> **Tugas**: Tolong kutip seluruh teks di bawah tentang kehidupan warga di sekitar Danau Toba, tanpa mengubah satu kata pun.

Petani menanam padi di lembah-lembah sekeliling danau, dan bawang merah di dinding miring kaldera. Juga menanam kopi, andaliman, nenas, dan sayuran di dataran lingkar danau. Anak-anak lelaki menggembalakan kerbau di padang rumput. Anak-anak perempuan mencuci perkakas dapur dan pakaian di pancuran atau pantai.
Di hari pasar, warga berkumpul di onan (pasar besar) untuk jual-beli hasil bumi dan barang-barang pabrik. Sore hari kaum laki berkumpul di lapo tuak, minum satu-dua gelas sambil melantunkan lagu-lagu Batak dengan iringan gitar akustik. Hari Minggu warga berkumpul memuliakan Tuhan di gereja, Kristen (Batak) Protestan dan Katolik.
Semua terlihat begitu indah, begitu damai. Orang-orang Batak melantunkan lagu "O Tano Batak" dan "O Tao Toba" yang memuliakan keindahan dan kemurahan Tanah Batak dan Danau Toba. Tanah dan danau yang menghidupi orang Batak (Toba, Pakpak, Karo, Simalungun) yang berdiam di sana.

> **Data yang ditampilkan**:
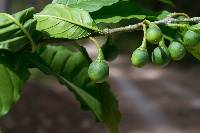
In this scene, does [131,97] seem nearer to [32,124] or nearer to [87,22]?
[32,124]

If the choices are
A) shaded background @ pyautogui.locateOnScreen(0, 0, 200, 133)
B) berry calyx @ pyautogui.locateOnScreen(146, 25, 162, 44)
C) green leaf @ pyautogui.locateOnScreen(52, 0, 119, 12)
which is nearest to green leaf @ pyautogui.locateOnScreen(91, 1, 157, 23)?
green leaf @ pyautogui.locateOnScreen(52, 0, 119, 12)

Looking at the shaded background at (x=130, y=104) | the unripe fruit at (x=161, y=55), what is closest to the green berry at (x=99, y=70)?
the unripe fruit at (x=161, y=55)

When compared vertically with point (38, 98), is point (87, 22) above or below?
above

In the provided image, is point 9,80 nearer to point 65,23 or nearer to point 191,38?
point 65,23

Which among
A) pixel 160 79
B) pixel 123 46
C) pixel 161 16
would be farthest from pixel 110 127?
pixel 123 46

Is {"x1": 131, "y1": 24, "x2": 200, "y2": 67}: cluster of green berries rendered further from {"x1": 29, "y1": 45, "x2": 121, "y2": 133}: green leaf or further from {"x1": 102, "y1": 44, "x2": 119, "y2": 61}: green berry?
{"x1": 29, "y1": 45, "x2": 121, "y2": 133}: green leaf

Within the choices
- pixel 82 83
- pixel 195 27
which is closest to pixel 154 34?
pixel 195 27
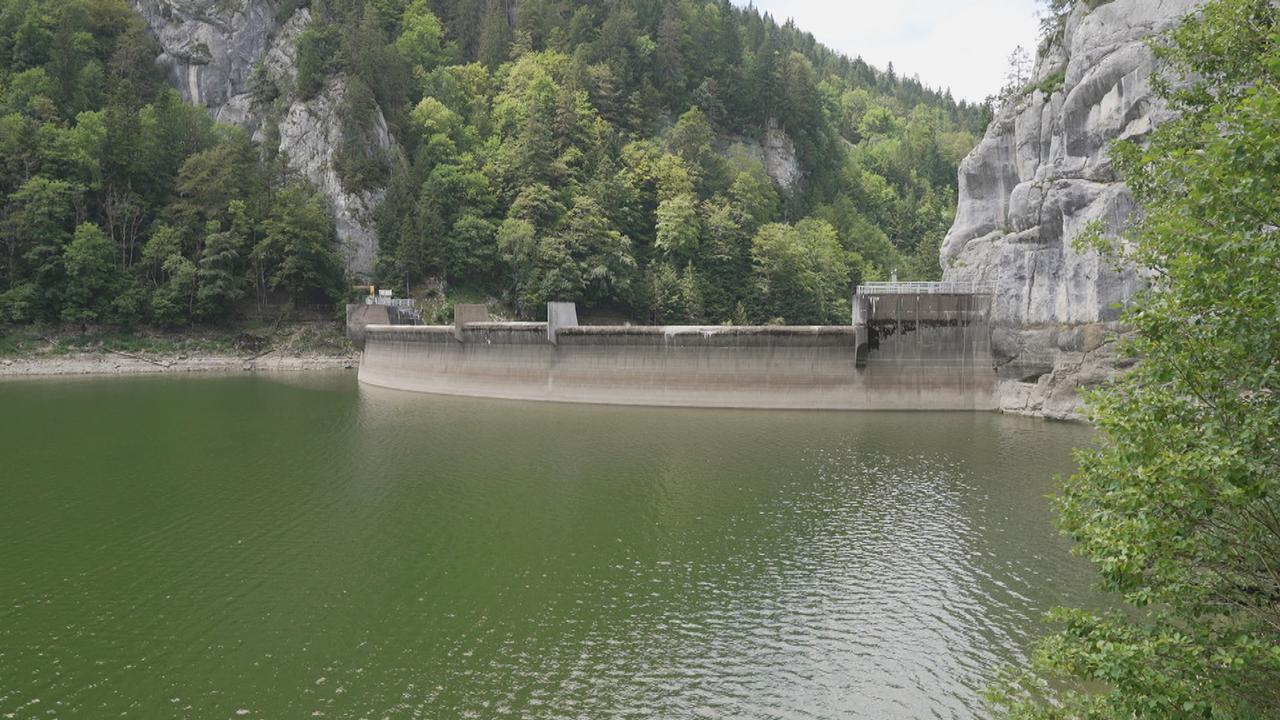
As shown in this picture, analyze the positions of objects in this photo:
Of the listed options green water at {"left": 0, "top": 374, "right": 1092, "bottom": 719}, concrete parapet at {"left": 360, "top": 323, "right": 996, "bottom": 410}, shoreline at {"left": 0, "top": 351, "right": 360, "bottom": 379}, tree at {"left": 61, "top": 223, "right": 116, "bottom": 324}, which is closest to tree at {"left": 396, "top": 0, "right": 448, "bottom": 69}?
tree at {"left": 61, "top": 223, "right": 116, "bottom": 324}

---

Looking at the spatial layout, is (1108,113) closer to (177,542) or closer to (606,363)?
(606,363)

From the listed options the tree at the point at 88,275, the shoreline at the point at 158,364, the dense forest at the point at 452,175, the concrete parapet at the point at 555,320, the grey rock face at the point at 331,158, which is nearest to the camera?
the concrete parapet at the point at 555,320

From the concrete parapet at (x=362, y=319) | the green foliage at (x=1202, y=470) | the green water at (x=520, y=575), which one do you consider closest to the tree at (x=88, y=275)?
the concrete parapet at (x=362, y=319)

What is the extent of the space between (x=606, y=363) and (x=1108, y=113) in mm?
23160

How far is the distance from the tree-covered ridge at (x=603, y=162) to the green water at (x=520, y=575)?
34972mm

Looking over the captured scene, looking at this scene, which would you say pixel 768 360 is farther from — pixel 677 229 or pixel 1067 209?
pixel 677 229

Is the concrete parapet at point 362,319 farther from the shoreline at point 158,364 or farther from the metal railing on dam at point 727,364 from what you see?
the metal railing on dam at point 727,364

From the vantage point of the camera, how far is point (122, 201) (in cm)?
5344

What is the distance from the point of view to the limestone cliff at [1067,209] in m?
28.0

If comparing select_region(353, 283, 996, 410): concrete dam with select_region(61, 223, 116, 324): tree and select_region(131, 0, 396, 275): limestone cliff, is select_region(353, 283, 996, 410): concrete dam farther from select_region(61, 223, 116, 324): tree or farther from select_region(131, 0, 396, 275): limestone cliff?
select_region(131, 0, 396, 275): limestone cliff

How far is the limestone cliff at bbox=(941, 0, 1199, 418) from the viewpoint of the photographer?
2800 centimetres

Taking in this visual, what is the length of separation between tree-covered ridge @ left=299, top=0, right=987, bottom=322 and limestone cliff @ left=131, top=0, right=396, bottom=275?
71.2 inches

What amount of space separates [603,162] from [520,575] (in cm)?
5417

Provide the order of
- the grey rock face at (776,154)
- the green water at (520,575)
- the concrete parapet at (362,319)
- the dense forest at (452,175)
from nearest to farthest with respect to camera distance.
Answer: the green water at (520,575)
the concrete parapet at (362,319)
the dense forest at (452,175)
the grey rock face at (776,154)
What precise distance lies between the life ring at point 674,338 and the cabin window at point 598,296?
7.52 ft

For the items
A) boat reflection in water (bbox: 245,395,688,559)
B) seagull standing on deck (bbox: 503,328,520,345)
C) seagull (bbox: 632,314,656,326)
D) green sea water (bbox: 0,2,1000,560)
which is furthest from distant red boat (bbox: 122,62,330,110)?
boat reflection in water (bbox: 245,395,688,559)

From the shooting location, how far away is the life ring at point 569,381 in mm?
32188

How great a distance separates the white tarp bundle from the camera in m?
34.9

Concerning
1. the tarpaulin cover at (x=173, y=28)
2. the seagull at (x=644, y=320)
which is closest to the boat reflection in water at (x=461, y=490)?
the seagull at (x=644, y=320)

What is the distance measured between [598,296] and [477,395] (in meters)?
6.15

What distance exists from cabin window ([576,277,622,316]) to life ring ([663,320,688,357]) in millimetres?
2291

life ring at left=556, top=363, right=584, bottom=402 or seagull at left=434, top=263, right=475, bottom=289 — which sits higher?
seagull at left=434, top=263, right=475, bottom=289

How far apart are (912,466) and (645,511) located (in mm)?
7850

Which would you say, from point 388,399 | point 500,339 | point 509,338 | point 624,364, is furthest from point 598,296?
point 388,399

> **Jawaban tertulis**:
Petani menanam padi di lembah-lembah sekeliling danau, dan bawang merah di dinding miring kaldera. Juga menanam kopi, andaliman, nenas, dan sayuran di dataran lingkar danau. Anak-anak lelaki menggembalakan kerbau di padang rumput. Anak-anak perempuan mencuci perkakas dapur dan pakaian di pancuran atau pantai.
Di hari pasar, warga berkumpul di onan (pasar besar) untuk jual-beli hasil bumi dan barang-barang pabrik. Sore hari kaum laki berkumpul di lapo tuak, minum satu-dua gelas sambil melantunkan lagu-lagu Batak dengan iringan gitar akustik. Hari Minggu warga berkumpul memuliakan Tuhan di gereja, Kristen (Batak) Protestan dan Katolik.
Semua terlihat begitu indah, begitu damai. Orang-orang Batak melantunkan lagu "O Tano Batak" dan "O Tao Toba" yang memuliakan keindahan dan kemurahan Tanah Batak dan Danau Toba. Tanah dan danau yang menghidupi orang Batak (Toba, Pakpak, Karo, Simalungun) yang berdiam di sana.